*DATASET ENTRIES*

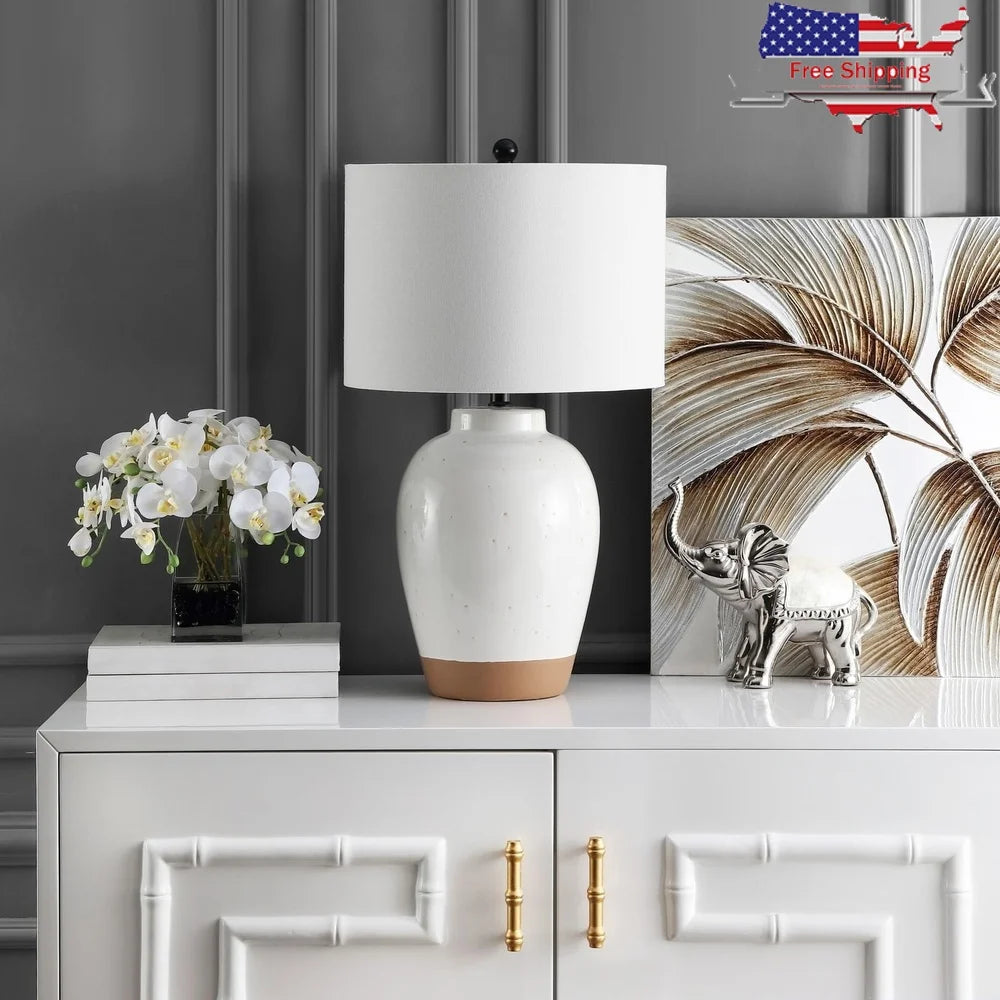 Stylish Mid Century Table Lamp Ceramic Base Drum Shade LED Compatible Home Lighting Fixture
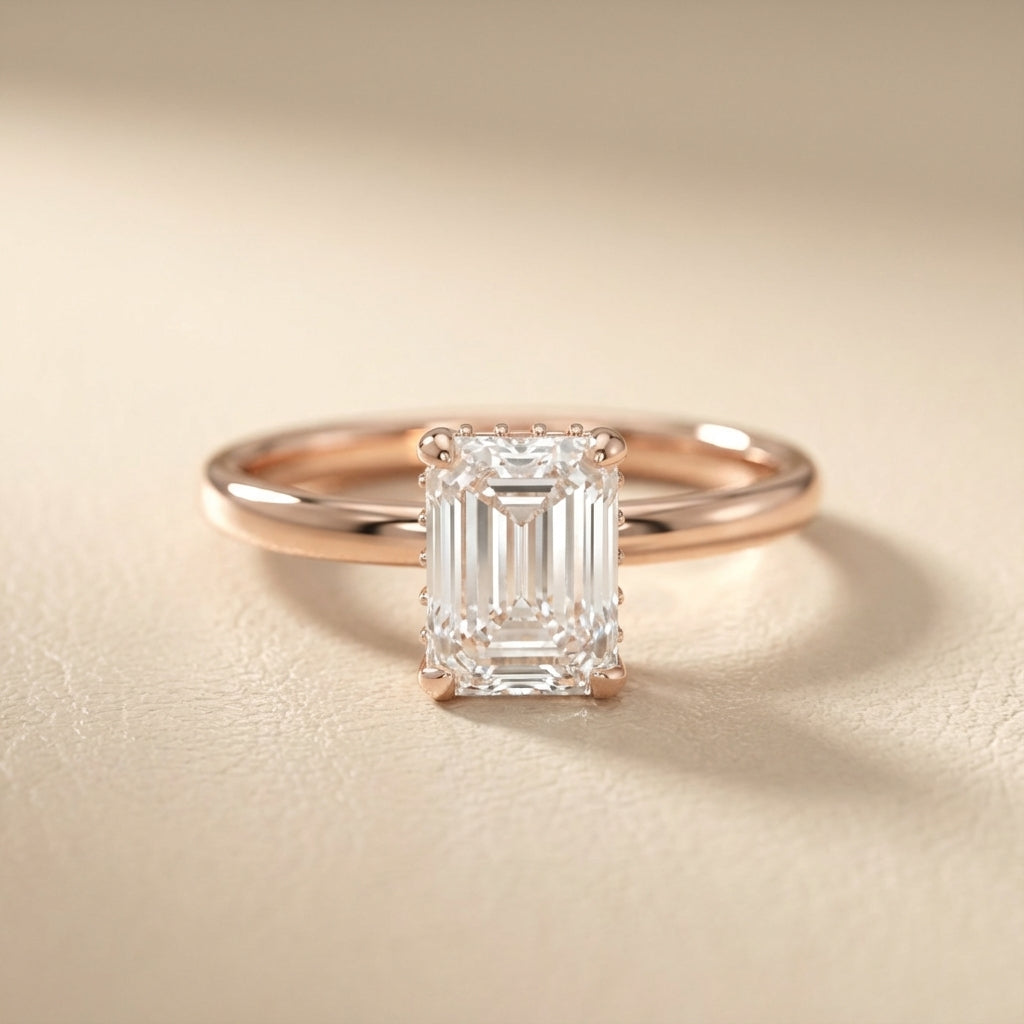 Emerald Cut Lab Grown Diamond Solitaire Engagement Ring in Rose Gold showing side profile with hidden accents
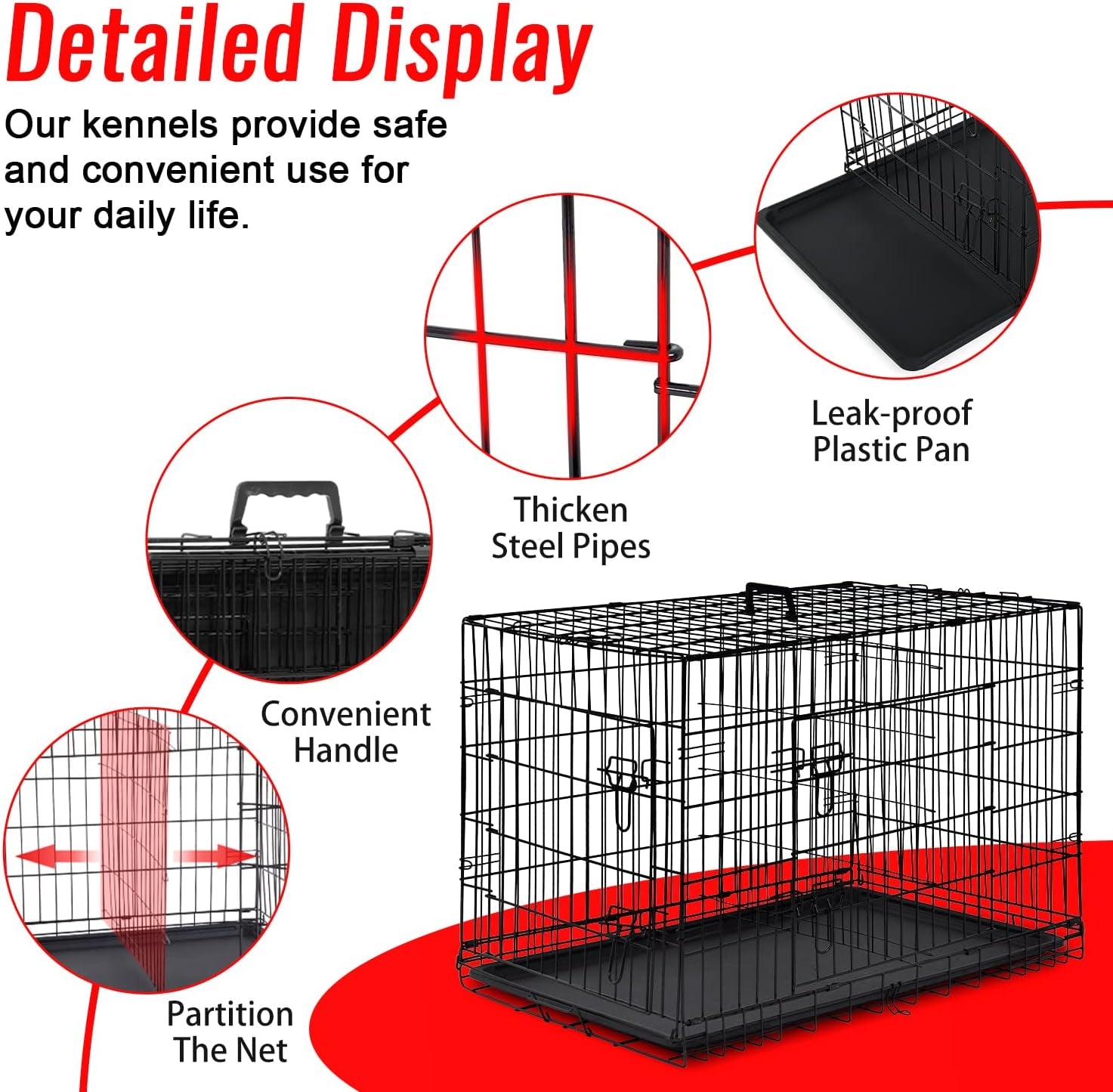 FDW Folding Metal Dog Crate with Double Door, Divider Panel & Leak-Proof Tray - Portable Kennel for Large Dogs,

* * *

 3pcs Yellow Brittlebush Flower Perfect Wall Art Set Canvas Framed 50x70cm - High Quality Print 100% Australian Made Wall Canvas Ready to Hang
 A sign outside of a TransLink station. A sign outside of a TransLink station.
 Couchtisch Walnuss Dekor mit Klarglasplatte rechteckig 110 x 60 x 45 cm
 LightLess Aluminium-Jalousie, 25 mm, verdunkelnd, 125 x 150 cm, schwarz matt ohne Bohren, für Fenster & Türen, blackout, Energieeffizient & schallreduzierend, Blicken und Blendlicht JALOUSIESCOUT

---

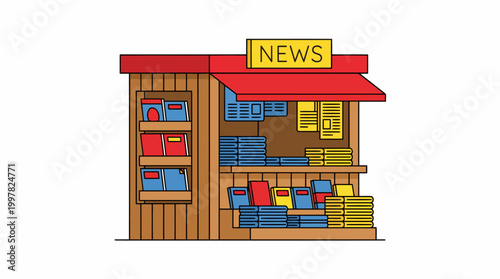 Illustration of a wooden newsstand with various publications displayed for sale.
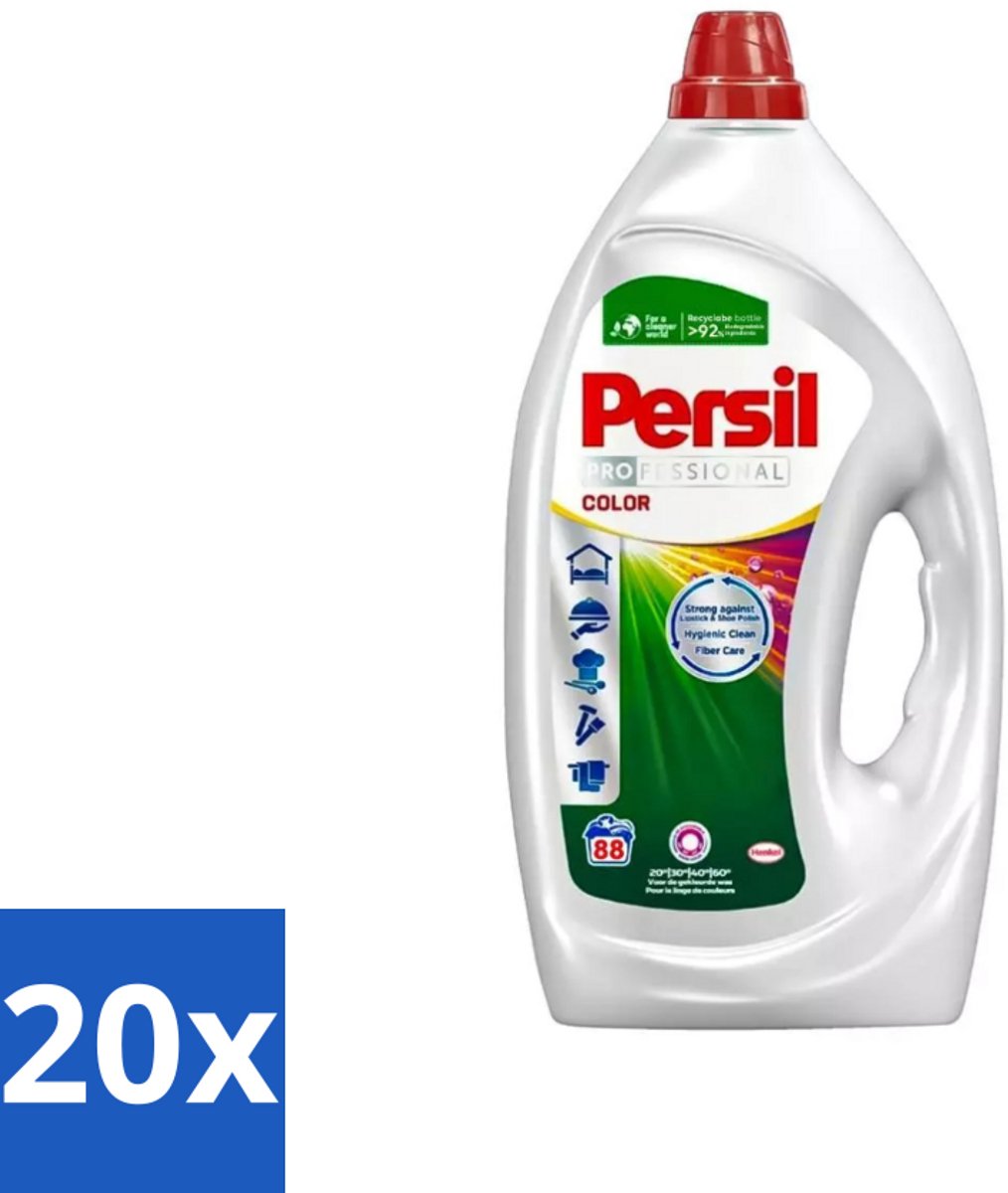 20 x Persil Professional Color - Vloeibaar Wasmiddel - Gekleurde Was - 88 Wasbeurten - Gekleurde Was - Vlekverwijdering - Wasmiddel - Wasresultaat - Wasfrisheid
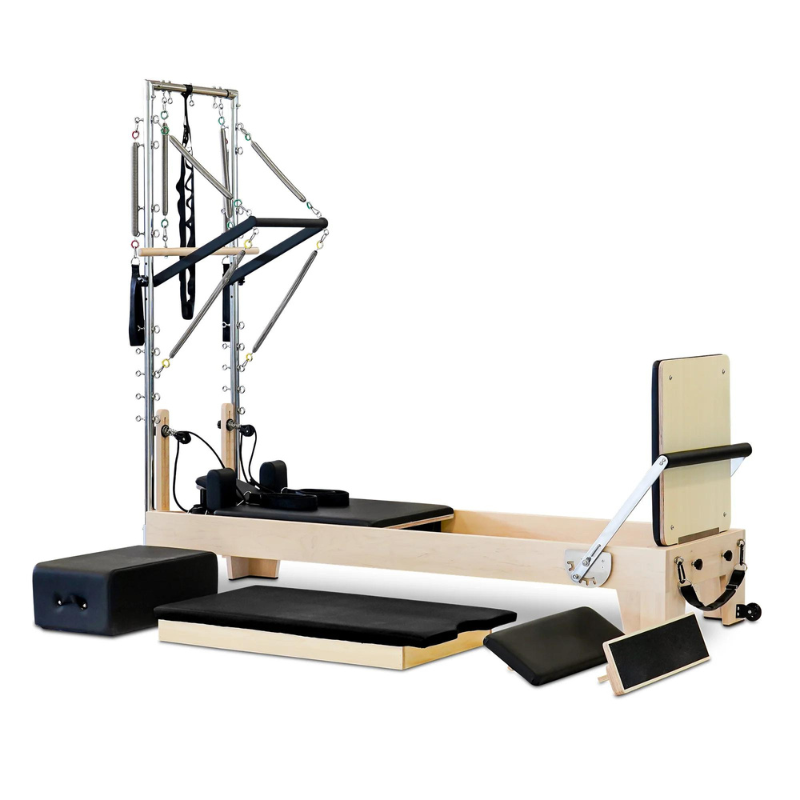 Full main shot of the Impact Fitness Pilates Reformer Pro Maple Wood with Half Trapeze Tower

*EXERCISE BRIEF*
Look above for the line with "Stylish Mid Century" and the line with "FDW Folding Metal", then restate exactly those two lines and all lines between them, with no pictures.

*RESPONSE FOR THIS EXERCISE*
 Stylish Mid Century Table Lamp Ceramic Base Drum Shade LED Compatible Home Lighting Fixture
 Emerald Cut Lab Grown Diamond Solitaire Engagement Ring in Rose Gold showing side profile with hidden accents
 FDW Folding Metal Dog Crate with Double Door, Divider Panel & Leak-Proof Tray - Portable Kennel for Large Dogs,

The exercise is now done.